Składany wózek transportowy – ciekawe rozwiązanie do ogrodu
13 kwietnia, 2025
Sadzonki warzyw ze sklepu internetowego – nasz test czy warto
20 kwietnia, 2025Mnożarka do roślin ze starych futryn okiennych – czy warto?

Drugie życie oszklonych ram okiennych
W ogrodnictwie hobbystycznym, każdy radzi sobie jak może przy produkcji własnych sadzonek warzyw i kwiatów. Oczywiście część osób woli kupować gotowce, ale wielu chce tworzyć własne, zwłaszcza jeśli chodzi o odmiany, których nie ma w handlu sadzonkarskim.

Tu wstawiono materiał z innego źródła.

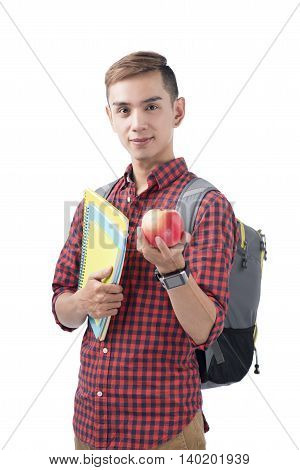 Asian student standing on white with book and apple. Back to school concept.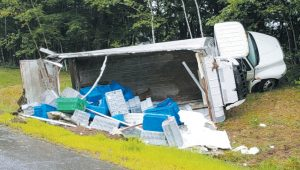 A BOX TRUCK CARRYING LOBSTER rolled over along Route 1 northbound in Brunswick just beyond Cook's Corner on Wednesday. The driver suffered minor injuries and was taken to Mid Coast Hospital. BRUNSWICK POLICE DEPARTMENT PHOTO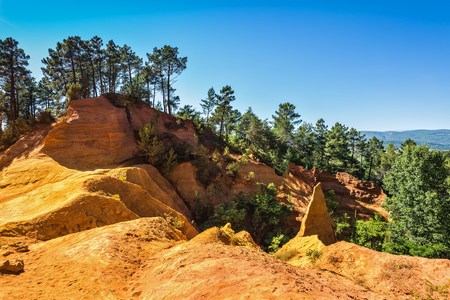 yellow ochre: Roussillon, Red village of Provence. Multi-colored outcrops - from yellow to red-orange. Green trees create beautiful contrast from ochre Stock Photo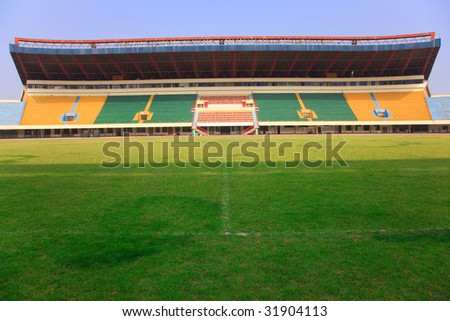 An empty  stadium with empty tribunes and grass brushed under blue sky in the southeast of China.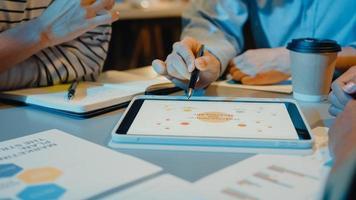 asia uomini d'affari riunione piano analisi statistiche brainstorming e intestazione del team tenere tablet punto grafico grafico e dipendente prendere nota nella moderna notte dell'ufficio a casa. concetto di successo della strategia finanziaria. foto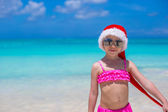 Little adorable girl in red Santa Hat on tropical beach — Stock Photo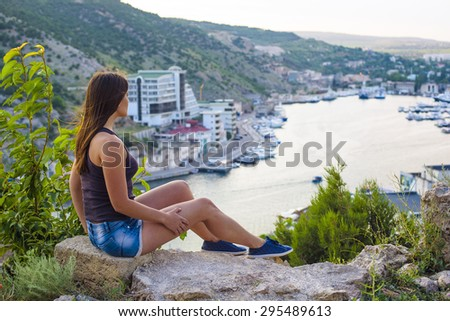 young caucasian female sitting on seaside looking at cityscape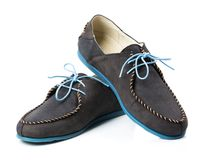 Black men's leather loafers with blue soles and laces on a white Royalty Free Stock Photo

Nie można pomijać nigdy w takiej sytuacji tzw. warunków lokalowych, ale i kosztów związanych z własną produkcją. Sadzonki można zasadniczo robić wszędzie, ale pytanie zawsze jest zasadnicze – jakiej jakości to będzie sadzonka i ile wyniesie koszt jej wyprodukowania? Sadzonka tworzona w miejscach słabo doświetlonych, niedogrzanych będzie mizerna, bo rośliny potrzebują światła do życia. Im wcześniej w takich warunkach sieje się rośliny i je uprawia, tym ryzyko marnej sadzonki większe. Często top widać na zdjęciach jakie niektórzy zamieszczają w internecie. Takie rośliny się męczą i często słabiej potem rosną. Owszem można dokupić specjalistyczne lampy doświetlające, ale trzeba przeliczyć potem jak długo musi trwać naświetlanie, czy takie doświetlanie faktycznie ma sens choćby pod kątem kosztów i tego czy faktycznie rośliny lepiej dzięki niemu rosną. Tu pojawia się znów kolejne zagadnienie, czyli kiedy zacząć produkcję na cele hobbystyczne? Niektórzy zaczynaj siewy od stycznia bądź lutego, inni zaczynają je możliwie najpóźniej jak się da. Każdy decyduje sam za siebie, ale nie mając dobrego doświetlenia robić rozsadę w styczniu bądź lutym? To trochę dziwne, ale cóż….każdy ma taką sadzonkę jaką sam sobie wytworzy. Byle potem nie narzekać publicznie na problemy z jej jakością.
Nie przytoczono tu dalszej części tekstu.